You need a "dumb" ignition module from Haltech








They will provide a wiring diagram with it, or you can search the Haltech forums for it.
HTH


----------



## PUREDREAMZ (Oct 13, 2003)

*Re: Stand alone wiring up ICM (rycou34)*

but does it have to be from haltech or can u use the vw one cause if so i ve got 2 of them


----------



## rycou34 (Apr 24, 2001)

*Re: Stand alone wiring up ICM (PUREDREAMZ)*

Don't really know, but it does look like a Bosch piece so I would think you should be able to use an OEM one.


----------



## PUREDREAMZ (Oct 13, 2003)

*Re: Stand alone wiring up ICM (rycou34)*

wiring diagram for a vw one


----------



## PUREDREAMZ (Oct 13, 2003)

*Re: Stand alone wiring up ICM (PUREDREAMZ)*

does anyone know how to wire up a vw ICM, basically if i cant get a diagram just tell me what pin# and what the wire is used for.
also vw has 2 different kinds of ICM s 5 pin and 7 pin which ones are 2 ch (part numbers) or how to tell the difference


----------



## need_a_VR6 (May 19, 1999)

*Re: Stand alone wiring up ICM (PUREDREAMZ)*

http://www.msextra.com/manuals...bosch
That should give you all the info you need.
All the VW modules I've seen are 7 pin, and control dwell internally. You'll need to wire in two of them, one for each spark channel/coil.


----------



## PUREDREAMZ (Oct 13, 2003)

*Re: Stand alone wiring up ICM (need_a_VR6)*

Ok so i ve found the ICM that i mentioned before and it says SIEMENS on it and it has this part number 191905351 C and indeed it is a 7 pin. 
Can anyone confirm what vehicle this ignition module came off of.


_Modified by PUREDREAMZ at 3:06 AM 1-17-2009_


----------



## thebigmacd (Aug 17, 2004)

*Re: Stand alone wiring up ICM (PUREDREAMZ)*


_Quote, originally posted by *PUREDREAMZ* »_Ok so i ve found the ICM that i mentioned before and it says SIEMENS on it and it has this part number 191905351 C and indeed it is a 7 pin. 
Can anyone confirm what vehicle this ignition module came off of.
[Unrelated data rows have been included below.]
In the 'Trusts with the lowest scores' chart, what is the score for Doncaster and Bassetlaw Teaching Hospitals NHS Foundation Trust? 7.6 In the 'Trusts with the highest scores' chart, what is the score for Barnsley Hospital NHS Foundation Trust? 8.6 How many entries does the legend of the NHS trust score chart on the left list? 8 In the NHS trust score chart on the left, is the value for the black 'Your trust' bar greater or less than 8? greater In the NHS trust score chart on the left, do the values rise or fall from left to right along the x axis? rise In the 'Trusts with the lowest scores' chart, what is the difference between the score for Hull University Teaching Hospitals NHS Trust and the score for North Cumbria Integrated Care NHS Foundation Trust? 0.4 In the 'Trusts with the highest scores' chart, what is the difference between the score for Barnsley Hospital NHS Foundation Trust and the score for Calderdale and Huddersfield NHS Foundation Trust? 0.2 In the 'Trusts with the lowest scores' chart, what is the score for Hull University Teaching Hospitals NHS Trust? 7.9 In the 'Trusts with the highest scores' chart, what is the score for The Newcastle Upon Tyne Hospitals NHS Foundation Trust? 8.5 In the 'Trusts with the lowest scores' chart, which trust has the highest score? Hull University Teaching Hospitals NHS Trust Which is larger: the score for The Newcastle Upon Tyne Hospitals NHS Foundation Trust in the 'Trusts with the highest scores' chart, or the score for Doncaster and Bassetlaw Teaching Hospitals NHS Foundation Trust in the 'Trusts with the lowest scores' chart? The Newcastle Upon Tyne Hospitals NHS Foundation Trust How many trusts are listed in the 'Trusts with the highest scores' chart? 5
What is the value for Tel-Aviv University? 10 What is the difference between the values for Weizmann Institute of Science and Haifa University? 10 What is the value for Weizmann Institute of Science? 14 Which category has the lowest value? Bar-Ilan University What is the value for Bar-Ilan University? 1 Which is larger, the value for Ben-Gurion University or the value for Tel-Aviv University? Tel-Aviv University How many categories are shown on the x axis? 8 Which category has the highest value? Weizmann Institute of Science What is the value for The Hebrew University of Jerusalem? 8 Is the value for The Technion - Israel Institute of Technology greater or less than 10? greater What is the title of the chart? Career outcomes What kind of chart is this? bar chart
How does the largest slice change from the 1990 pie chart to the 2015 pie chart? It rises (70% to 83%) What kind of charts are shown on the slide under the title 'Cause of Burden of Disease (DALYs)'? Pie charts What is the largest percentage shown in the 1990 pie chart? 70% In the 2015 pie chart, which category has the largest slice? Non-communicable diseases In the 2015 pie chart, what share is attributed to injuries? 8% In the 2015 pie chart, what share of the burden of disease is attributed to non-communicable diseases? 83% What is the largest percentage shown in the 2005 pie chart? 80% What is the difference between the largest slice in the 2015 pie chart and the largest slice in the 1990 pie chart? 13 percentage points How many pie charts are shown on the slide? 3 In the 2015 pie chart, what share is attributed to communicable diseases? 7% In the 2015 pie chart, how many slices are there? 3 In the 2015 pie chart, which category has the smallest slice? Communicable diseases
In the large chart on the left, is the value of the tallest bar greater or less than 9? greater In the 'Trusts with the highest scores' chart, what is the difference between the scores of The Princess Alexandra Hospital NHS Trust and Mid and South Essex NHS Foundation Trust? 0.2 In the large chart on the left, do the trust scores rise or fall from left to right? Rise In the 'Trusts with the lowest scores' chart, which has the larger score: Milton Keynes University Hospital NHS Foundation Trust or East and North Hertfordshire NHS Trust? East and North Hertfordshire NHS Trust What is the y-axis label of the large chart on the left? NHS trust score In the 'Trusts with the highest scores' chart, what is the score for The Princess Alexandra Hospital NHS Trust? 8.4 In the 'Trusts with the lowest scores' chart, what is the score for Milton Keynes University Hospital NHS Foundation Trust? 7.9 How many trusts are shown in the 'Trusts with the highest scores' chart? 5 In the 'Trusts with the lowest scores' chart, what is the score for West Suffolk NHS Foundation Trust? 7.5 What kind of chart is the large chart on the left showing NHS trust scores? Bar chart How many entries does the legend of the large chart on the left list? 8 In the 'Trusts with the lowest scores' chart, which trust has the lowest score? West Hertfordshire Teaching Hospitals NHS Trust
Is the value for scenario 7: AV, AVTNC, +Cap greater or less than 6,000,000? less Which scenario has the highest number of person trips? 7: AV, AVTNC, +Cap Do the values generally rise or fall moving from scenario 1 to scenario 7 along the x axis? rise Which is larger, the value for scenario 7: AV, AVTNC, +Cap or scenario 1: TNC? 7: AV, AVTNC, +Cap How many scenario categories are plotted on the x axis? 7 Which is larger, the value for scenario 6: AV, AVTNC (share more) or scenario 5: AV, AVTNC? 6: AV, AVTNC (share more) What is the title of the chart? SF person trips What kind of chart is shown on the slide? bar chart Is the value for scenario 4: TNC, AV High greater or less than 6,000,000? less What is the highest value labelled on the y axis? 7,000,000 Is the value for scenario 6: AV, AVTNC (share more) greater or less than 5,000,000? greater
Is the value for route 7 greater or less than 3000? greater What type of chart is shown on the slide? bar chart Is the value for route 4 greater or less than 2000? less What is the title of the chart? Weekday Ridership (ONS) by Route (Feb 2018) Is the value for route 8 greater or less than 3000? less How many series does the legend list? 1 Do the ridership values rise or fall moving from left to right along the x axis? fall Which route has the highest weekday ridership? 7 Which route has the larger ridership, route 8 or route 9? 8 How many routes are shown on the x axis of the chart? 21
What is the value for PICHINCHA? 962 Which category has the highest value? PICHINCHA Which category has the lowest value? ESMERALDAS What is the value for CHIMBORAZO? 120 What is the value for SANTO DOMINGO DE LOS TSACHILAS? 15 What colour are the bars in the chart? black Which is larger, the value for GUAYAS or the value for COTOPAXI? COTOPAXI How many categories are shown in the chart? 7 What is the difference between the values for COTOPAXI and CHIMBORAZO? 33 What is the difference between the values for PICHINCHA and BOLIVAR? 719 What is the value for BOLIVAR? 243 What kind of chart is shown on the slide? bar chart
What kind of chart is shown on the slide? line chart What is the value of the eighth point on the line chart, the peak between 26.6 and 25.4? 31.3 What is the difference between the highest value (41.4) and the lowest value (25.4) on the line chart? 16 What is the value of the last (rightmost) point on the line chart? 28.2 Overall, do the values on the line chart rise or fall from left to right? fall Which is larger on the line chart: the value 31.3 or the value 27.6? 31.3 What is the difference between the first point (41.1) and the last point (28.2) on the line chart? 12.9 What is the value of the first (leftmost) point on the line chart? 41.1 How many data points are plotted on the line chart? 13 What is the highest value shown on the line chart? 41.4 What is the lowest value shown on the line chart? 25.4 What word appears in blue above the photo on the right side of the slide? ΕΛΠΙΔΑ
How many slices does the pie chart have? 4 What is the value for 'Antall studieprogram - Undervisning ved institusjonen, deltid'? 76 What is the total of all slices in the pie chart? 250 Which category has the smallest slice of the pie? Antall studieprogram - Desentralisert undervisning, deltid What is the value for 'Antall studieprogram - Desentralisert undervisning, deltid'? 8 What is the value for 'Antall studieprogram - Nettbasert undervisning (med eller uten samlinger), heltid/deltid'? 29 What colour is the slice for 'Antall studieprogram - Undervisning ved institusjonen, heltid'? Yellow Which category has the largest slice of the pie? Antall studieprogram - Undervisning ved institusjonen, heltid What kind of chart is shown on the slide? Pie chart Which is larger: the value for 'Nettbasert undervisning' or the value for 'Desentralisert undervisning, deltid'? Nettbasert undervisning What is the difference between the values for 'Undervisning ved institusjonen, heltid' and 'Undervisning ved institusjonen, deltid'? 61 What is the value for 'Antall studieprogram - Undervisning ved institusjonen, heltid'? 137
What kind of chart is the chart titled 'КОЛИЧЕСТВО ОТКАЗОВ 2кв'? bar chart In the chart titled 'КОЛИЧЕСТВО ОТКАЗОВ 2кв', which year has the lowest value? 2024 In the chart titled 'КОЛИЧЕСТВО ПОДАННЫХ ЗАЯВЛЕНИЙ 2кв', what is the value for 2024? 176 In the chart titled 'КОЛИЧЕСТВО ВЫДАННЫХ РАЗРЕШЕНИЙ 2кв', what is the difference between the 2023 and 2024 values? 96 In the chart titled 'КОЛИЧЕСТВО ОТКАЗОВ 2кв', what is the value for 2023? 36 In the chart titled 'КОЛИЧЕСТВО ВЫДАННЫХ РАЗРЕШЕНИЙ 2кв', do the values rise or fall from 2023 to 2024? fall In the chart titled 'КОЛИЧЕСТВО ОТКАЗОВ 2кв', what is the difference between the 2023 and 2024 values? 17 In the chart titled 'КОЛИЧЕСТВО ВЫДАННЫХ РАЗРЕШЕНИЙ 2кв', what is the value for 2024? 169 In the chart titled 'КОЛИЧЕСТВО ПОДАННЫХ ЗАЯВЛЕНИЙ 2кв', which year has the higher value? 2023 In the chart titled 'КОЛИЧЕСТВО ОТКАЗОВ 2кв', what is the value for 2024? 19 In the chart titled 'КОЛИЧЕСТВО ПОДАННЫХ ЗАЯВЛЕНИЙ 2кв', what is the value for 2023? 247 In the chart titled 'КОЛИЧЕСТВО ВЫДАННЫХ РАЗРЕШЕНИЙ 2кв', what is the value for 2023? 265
_Modified by PUREDREAMZ at 3:06 AM 1-17-2009_

It's a standard Bosch 7-pin from a VW product. Internal dwell control.
http://www.made-in-china.com/s....html


----------



## PUREDREAMZ (Oct 13, 2003)

*Re: Stand alone wiring up ICM (thebigmacd)*

SO ITS NOT A DUAL CHANNEL i would have to wire two of these


----------



## Shawn B (Nov 27, 2003)

*Re: Stand alone wiring up ICM (PUREDREAMZ)*


_Quote, originally posted by *PUREDREAMZ* »_SO ITS NOT A DUAL CHANNEL i would have to wire two of these 

Yuppers
Need another? I have one or three for sale in the Canadian Classifieds Parts forum.


----------